_Page excerpt_:

################

I ate my luncheon on Sunset Rock, which literally overhangs the mountain side, and commands the finest of valley prospects; and then, after another turn through the pines, where the warblers were still busy with their all-day meal, — but not the new warbler, for which I was still looking, — I crossed the summit and made the descent by the St. Elmo road, as before. How long I was on the way I am unable to tell; I had learned the brevity of the road, and, like a schoolboy with his tart, I made the most of it. Midway down I caught sudden sight of an olive bird in the upper branch of a tree, with something black about the crown and the cheek. “What’s that?” I exclaimed; and on the instant the stranger flew across the road and up the steep mountain side. I pushed after him in hot haste, over the huge boulders, and there he stood on the ground, singing, — a Kentucky warbler. Seeing him so hastily, and on so high a perch, and missing his yellow under-parts, I had failed to recognize him. As it was, I now heard his song for the first time, and rejoiced to find it worthy of its beautiful author: klurwée, klurwée, klurwée, klurwée, klurwée; a succession of clear, sonorous dissyllables, in a fuller voice than most warblers possess, and with no flourish before or after. Like the bird’s dress, it was perfect in its simplicity. I felt thankful, too, that I had waited till now to hear it. Things should be desired before they are enjoyed. It was another case of the schoolboy and his tart; and I went home good-humored. Lookout Mountain was not wholly ruined, after all.
The next day found me there again, to my own surprise, for I had promised myself a trip down the river to Shellmound. In all the street cars, as well as in the city newspapers, this excursion was set forth as supremely enjoyable, a luxury on no account to be missed, — a fine commodious steamer, and all the usual concomitants. The kind people with whom I was sojourning, on Cameron Hill, hastened the family breakfast that I might be in season; but on arriving at the wharf I found no sign of the steamer, and, after sundry attempts to ascertain the condition of affairs, I learned that the steamer did not run now. The river was no longer high enough, it was explained; a smaller boat would go, or might be expected to go, some hours later. Little disposed to hang about the landing for several hours, and feeling no assurance that so doing would bring me any nearer to Shellmound, I made my way back to the Read House, and took a car for Lookout Mountain. In it I sat face to face with the same conspicuous placard, announcing an excursion for that day by the large and commodious steamer So-and-So, from such a wharf, at eight o’clock. But I then noticed that intending passengers were invited, in smaller type, to call at the office of the company, where doubtless it would be politely confided to them that the advertisement was a “back number.” So the mistake was my own, after all, and, as the American habit is, I had been blaming the servants of the public unjustly.

################

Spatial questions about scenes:
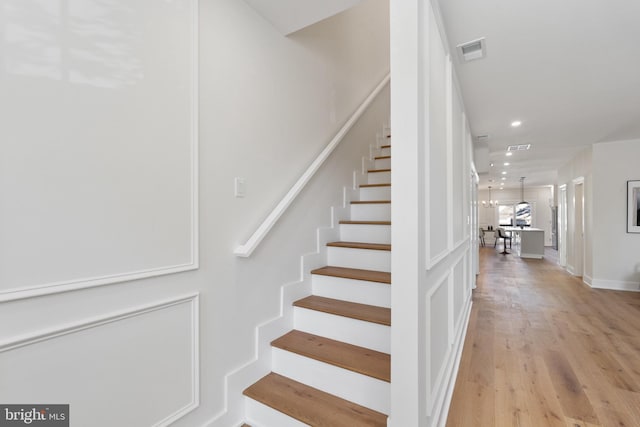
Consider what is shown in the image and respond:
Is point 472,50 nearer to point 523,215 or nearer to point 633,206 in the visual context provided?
point 633,206

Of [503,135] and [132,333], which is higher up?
[503,135]

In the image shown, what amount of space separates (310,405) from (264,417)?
28 centimetres

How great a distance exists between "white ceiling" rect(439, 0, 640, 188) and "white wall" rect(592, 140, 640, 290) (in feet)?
1.86

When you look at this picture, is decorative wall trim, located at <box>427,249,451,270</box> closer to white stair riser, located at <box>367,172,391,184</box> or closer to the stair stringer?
the stair stringer

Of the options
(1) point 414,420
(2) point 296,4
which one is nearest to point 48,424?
(1) point 414,420

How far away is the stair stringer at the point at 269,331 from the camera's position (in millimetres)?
1551

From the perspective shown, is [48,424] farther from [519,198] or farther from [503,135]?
[519,198]

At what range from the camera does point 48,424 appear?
95cm

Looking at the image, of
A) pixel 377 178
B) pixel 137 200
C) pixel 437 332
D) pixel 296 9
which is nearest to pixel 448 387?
pixel 437 332

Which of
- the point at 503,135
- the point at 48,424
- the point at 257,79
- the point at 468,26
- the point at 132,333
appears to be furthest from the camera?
the point at 503,135

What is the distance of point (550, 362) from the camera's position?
2537 mm

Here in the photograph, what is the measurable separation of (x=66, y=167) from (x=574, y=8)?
2.72 meters

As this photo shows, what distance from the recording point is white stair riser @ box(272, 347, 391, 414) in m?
1.47

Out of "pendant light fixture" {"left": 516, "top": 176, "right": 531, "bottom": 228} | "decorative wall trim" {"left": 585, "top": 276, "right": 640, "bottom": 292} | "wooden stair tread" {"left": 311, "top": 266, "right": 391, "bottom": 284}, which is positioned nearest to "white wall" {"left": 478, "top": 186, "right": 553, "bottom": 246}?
"pendant light fixture" {"left": 516, "top": 176, "right": 531, "bottom": 228}
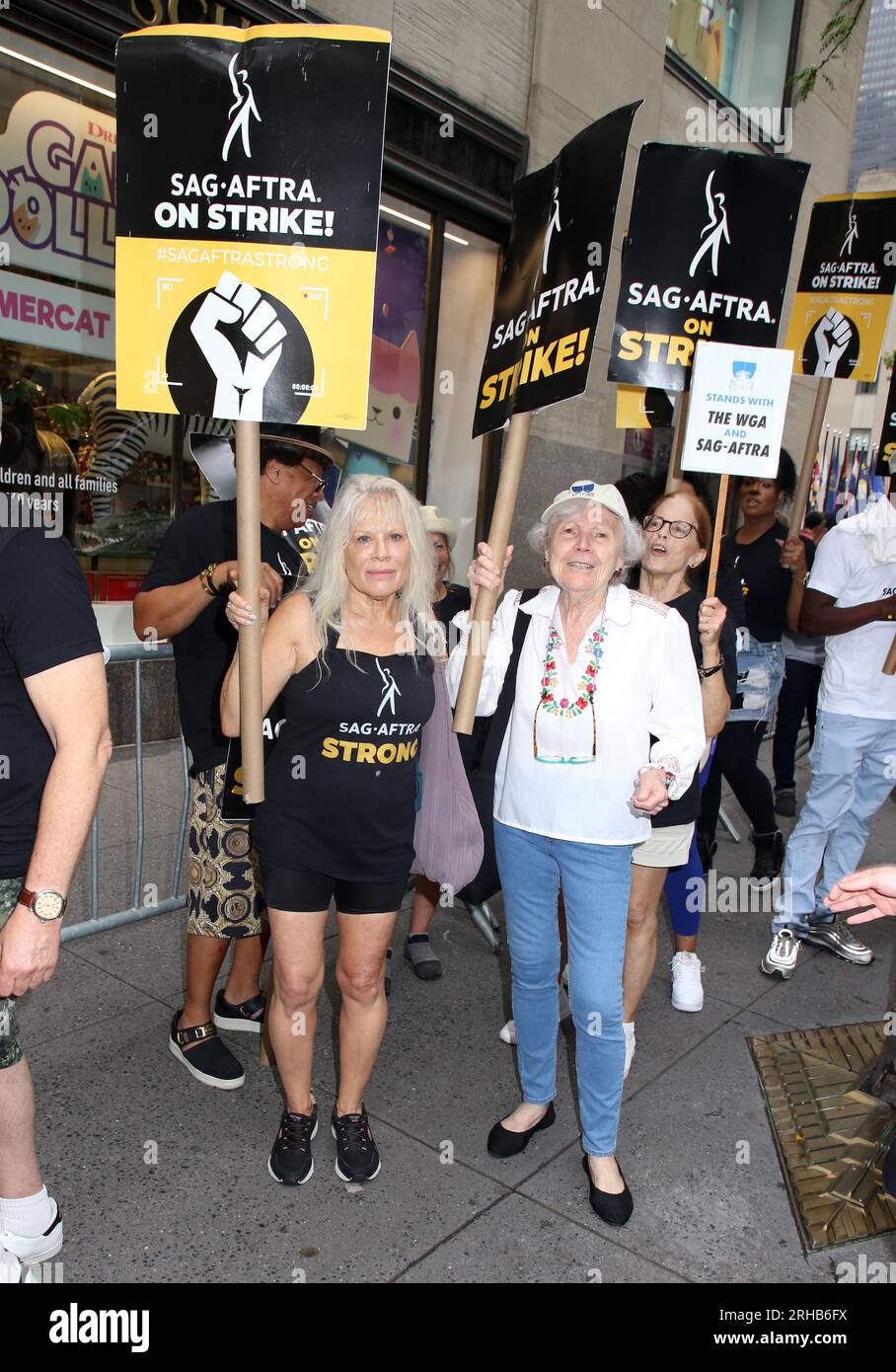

################

_Exercise set_:
**1.** Please condense the paragraph of the page excerpt that begins "The next day found me there again" into a short bulleted list that keeps its main facts.
**2.** Show every line of the records that contains the string "pixel", treating uppercase and lowercase as different.
The page excerpt and the records have no connection to each other.

_Task-by-task results_:
**1.**
- The next day the narrator went back to Lookout Mountain, despite planning a river trip to Shellmound.
- Streetcar ads and city newspapers promoted the Shellmound excursion on a commodious steamer as not to be missed.
- The narrator's hosts on Cameron Hill served breakfast early, but no steamer was at the wharf.
- The steamer was no longer running because the river was too low. A smaller boat might go some hours later.
- Unwilling to wait, the narrator went back to the Read House and took a car to Lookout Mountain.
- In the car, the same placard still advertised the eight o'clock steamer. In smaller type, it invited passengers to call at the company office first.
- The narrator concluded that the mistake was their own and that they had blamed the public's servants unjustly.

**2.**
A) pixel 377 178
B) pixel 137 200
C) pixel 437 332
D) pixel 296 9
which is nearest to pixel 448 387?
pixel 437 332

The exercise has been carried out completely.